__WORK TO COMPLETE__:
Pictures are to be omitted. Output only the lines from the one containing "abstract fire flame background vector image" through the end of the data, word for word.

__DATA EXCERPT__:
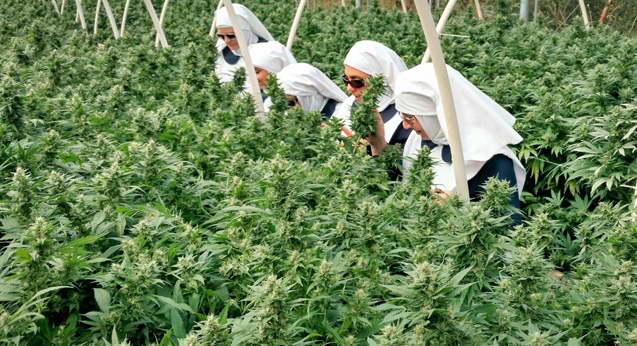 We talk to the director of a film about weed-dealing nuns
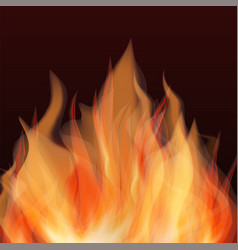abstract fire flame background vector image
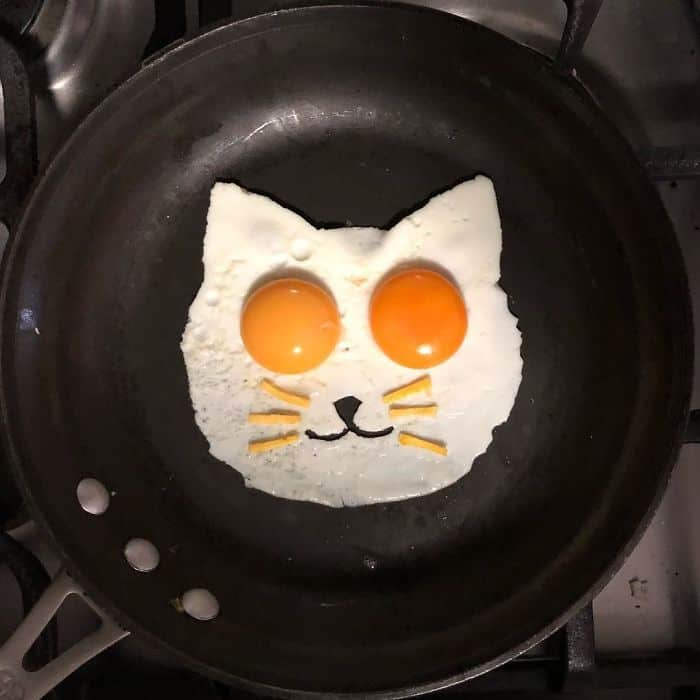 Breakfast Eggs Into Works Of Art cat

__THE COMPLETED TASK__:
abstract fire flame background vector image
 Breakfast Eggs Into Works Of Art cat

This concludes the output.